1. Avis, Critique, Recension et/ou Ressenti ?
Je dirais un peu de tout ça. Tout dépend du livre, en fait. J'ai été très étonnée de m'apercevoir, en parcourant de nombreuses réponses à ce tag*, que beaucoup évacuaient l'aspect critique pour se concentrer sur le ressenti de leur lecture. Il est important pour moi aussi, entendons-nous bien. D'autant que c'est l'aspect qui a le plus évolué dans ma pratique de blog. Au départ, il était quasi inexistant et puis, à force d'écrire, j'ai réussi de plus en plus à le formuler naturellement - jusqu'à m'amuser régulièrement de quelques métaphores gratinées. Mais l'aspect critique compte aussi et toujours beaucoup pour moi. Une des raisons pour lesquelles j'ai commencé à bloguer, outre de garder une trace de mes lectures pour pallier à ma mémoire défaillante, était de continuer à exercer par écrit mon esprit critique à l'égard de ce que je lis malgré la fin de mes études. J'aime vraiment cet exercice de réflexion, et il participe pour une large part au fait que j'aime lire et, conséquemment, que j'aime écrire là-dessus (tout lien avec le fait que je sois prof est évidemment fortuit). Après, la teneur du dosage critique de mes billets est proportionnelle à ce que je lis : je vais forcément plus me déchirer sur un Flaubert que sur un Agatha Christie, si vous voyez ce que je veux dire. Finalement, ce mélange d'avis, de critique et de ressenti, c'est ce que j'appelle chronique ou billet quand je parle de ce que je fais ici.
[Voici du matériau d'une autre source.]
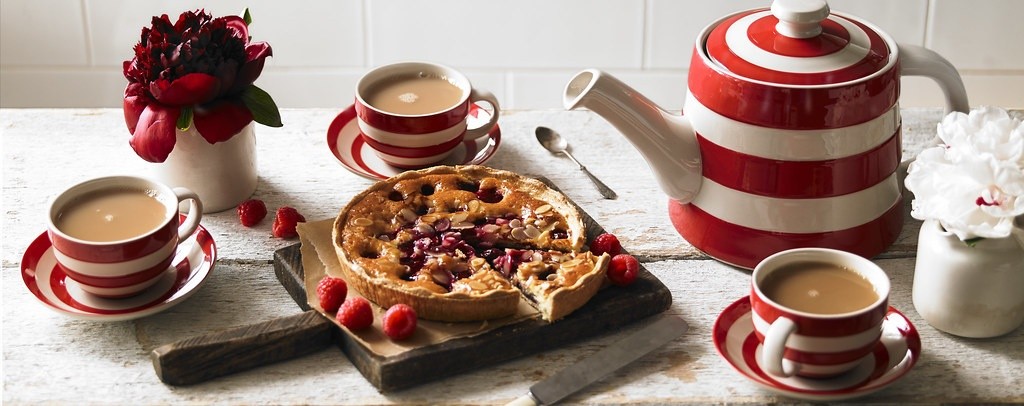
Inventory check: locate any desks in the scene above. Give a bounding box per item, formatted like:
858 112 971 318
0 107 1024 405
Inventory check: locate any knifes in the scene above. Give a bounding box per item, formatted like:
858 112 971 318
509 314 689 406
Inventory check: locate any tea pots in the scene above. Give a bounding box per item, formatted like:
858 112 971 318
562 0 970 271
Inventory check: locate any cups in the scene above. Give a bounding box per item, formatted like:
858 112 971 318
47 174 203 301
750 246 892 380
354 62 500 170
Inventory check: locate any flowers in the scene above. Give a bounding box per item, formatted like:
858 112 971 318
123 9 283 161
904 105 1024 242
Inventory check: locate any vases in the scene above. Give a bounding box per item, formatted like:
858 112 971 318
148 119 258 214
911 219 1024 339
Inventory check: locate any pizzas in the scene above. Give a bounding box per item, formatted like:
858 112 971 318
332 165 610 322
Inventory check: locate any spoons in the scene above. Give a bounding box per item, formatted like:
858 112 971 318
535 126 616 199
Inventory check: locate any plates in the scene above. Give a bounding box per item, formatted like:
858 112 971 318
326 103 501 182
20 213 218 322
711 295 921 400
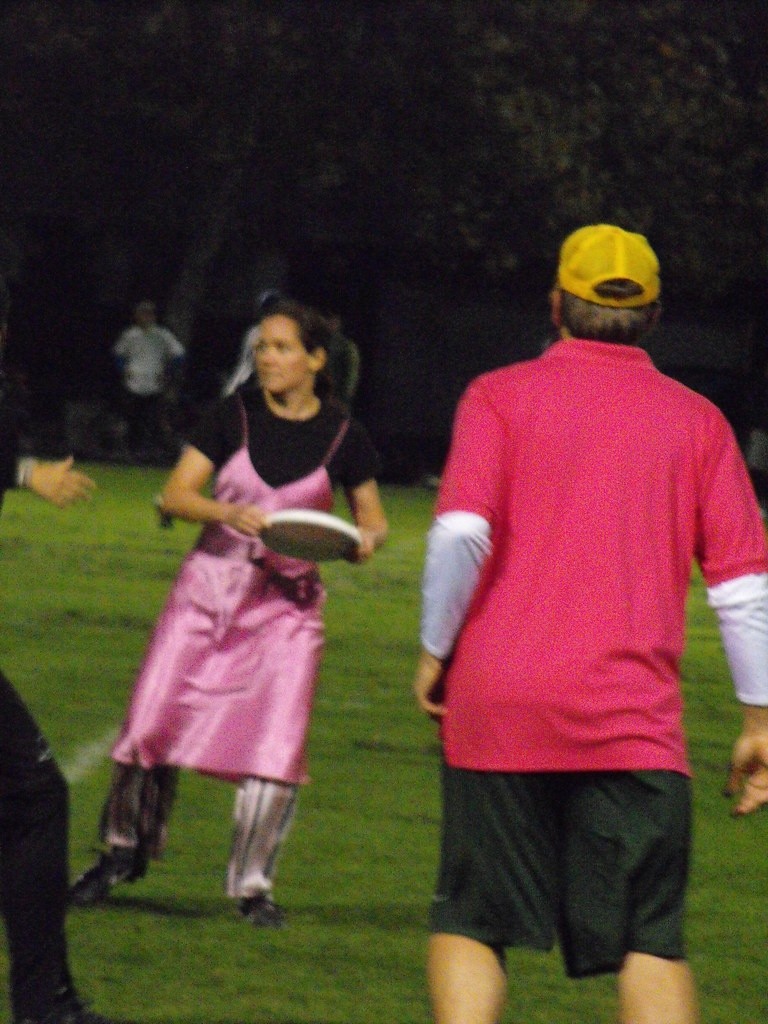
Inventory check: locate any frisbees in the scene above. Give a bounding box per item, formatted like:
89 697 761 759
259 509 363 567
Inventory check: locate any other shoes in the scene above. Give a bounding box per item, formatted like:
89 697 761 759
242 896 281 927
70 856 147 907
12 990 107 1024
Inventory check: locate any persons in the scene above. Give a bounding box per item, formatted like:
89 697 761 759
113 304 188 468
69 299 391 927
0 446 118 1024
221 296 385 480
413 224 767 1024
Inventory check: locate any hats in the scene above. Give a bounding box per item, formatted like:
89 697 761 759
557 223 661 307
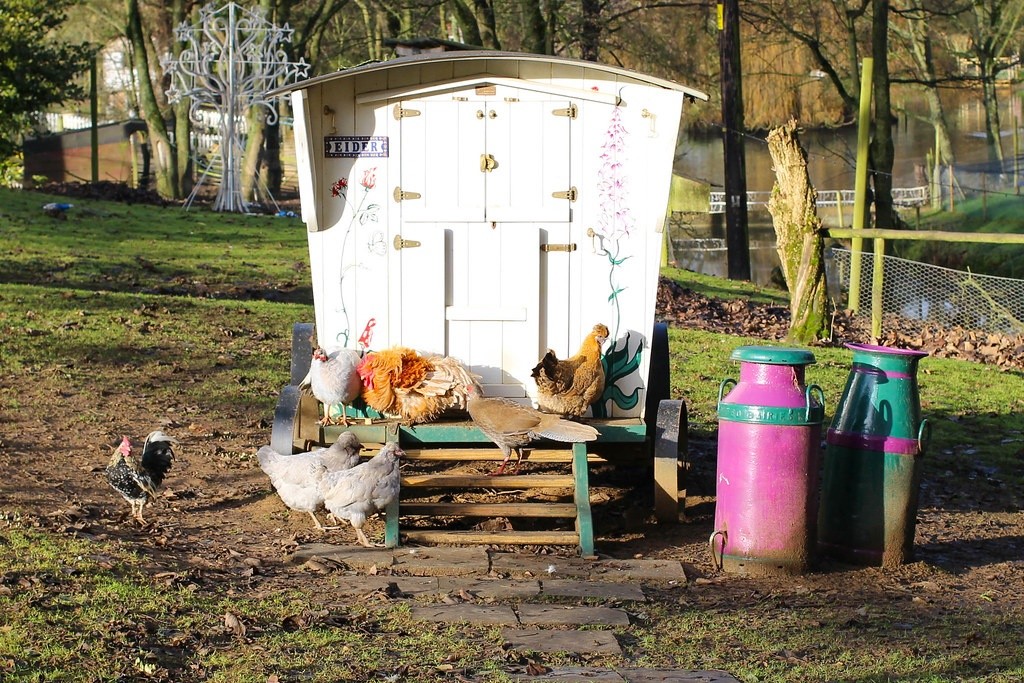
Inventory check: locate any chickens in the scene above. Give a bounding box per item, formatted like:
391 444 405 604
257 323 610 548
105 430 179 527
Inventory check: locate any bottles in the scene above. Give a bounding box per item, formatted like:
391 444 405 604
823 343 934 566
706 345 825 574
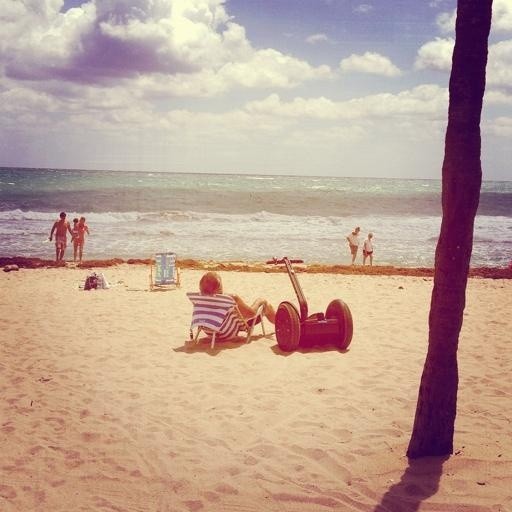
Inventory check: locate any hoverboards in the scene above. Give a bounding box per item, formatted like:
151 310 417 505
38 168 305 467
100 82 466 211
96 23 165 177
262 255 356 352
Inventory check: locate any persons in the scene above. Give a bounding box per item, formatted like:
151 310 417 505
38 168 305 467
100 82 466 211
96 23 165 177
72 217 90 261
50 211 76 262
200 272 277 327
71 218 80 243
347 228 360 264
362 232 373 265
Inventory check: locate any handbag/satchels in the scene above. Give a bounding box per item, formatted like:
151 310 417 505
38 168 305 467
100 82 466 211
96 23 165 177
83 272 110 291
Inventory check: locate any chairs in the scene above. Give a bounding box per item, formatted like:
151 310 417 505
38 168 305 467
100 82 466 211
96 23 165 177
183 290 269 350
150 252 182 290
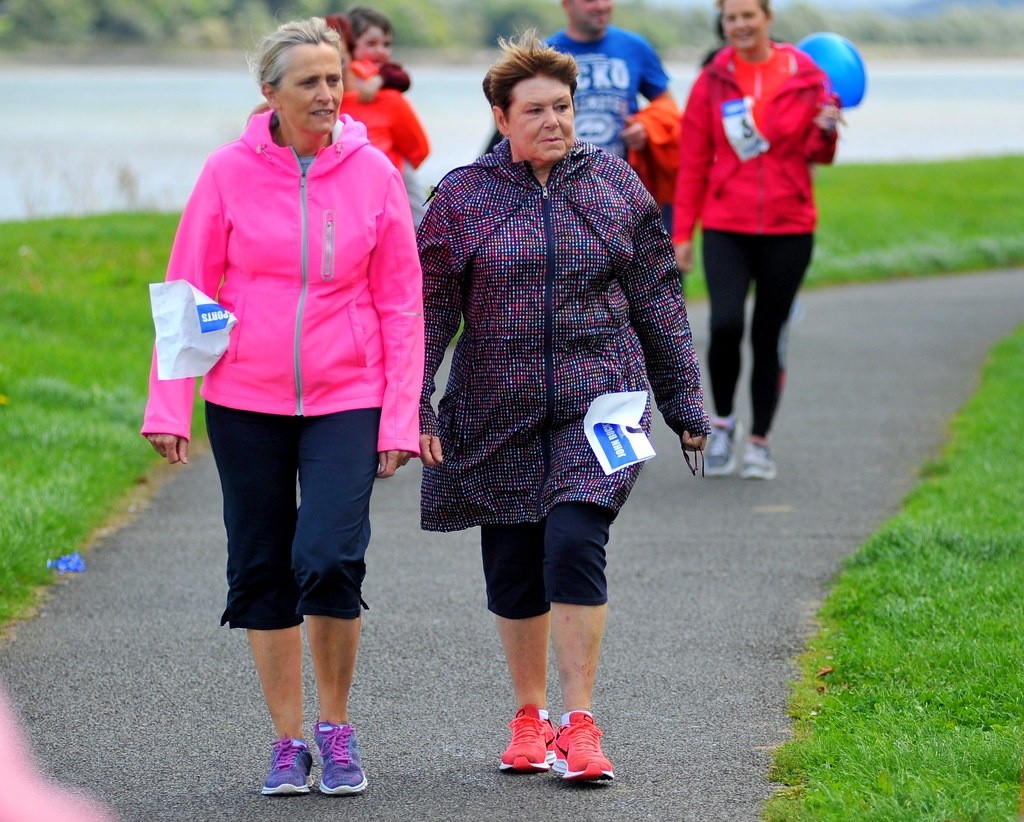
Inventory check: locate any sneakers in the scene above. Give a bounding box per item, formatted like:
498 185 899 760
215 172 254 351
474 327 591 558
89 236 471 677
706 415 778 480
265 718 366 795
500 706 614 781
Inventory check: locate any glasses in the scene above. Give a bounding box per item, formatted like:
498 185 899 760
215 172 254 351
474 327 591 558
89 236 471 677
679 430 706 476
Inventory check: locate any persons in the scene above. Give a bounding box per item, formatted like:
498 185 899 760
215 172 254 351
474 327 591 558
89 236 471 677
343 5 412 104
400 25 711 784
144 18 425 798
671 0 841 480
320 9 431 236
537 0 682 230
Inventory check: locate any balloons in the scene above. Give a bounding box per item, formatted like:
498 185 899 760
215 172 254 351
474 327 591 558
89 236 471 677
795 32 865 106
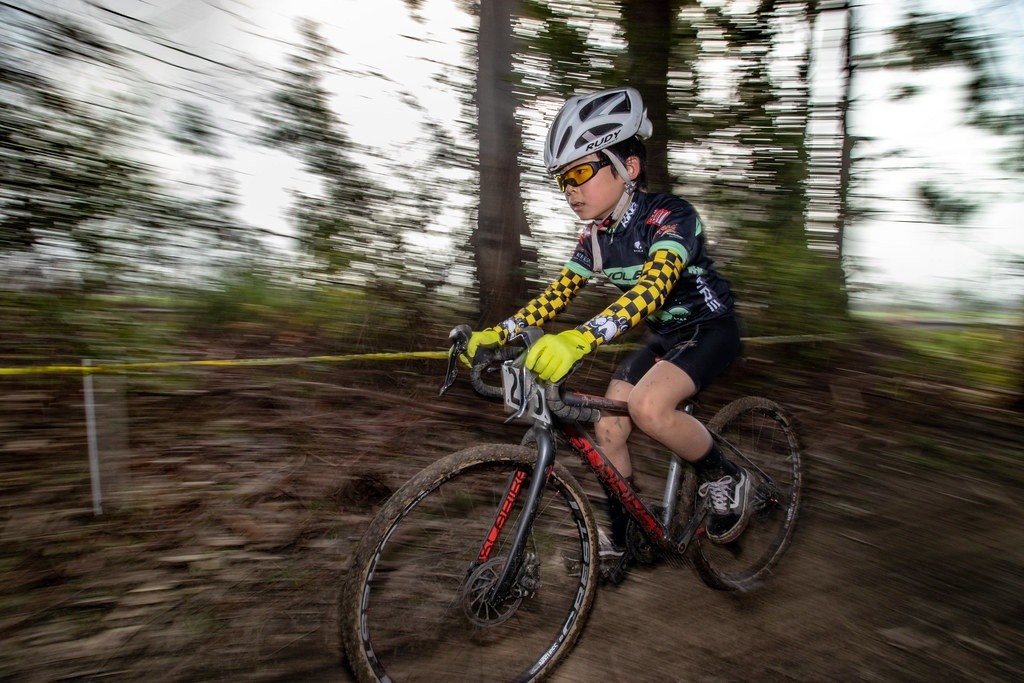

*Pour tout vous dire, je n'avais pas compris certaines questions (hashtag quiche) ; merci aux réponses que j'ai lues de m'avoir éclairée sur leur sens !
2. Le choix du livre
Il ne répond à aucune règle prédéfinie. J'achète ou loue un livre selon l'humeur, à l'impro, parce qu'une couverture, un résumé et l'incipit d'un bouquin m'ont fait de l’œil dans une librairie ou à la biblio, parce que je viens d'écouter des podcasts fabuleuses de La compagnie des auteurs ou bien parce que j'ai lu d'excellentes critiques et citations sur les blogs - force est de constater que je lis de moins en moins la presse spécialisée, par contre, à part Le Matricule des Anges lorsque je le déniche dans mon trou paumé...
Le fait d'entamer un livre répond exactement à la même absence de logique. Ces derniers mois, j'ai testé de me faire des PAL spéciales mois thématiques. Résultat : c'est le four complet. Tout ce que j'ai tenté de lire pour le mois italien m'a gonflée et ma dernière lecture pour le mois anglais a aussi été un bide total. Je crois que je vais arrêter les frais. J'aime toujours bien l'idée de la lecture commune par contre. Sinon, je pioche ce que j'ai envie de lire sur le moment, tout simplement.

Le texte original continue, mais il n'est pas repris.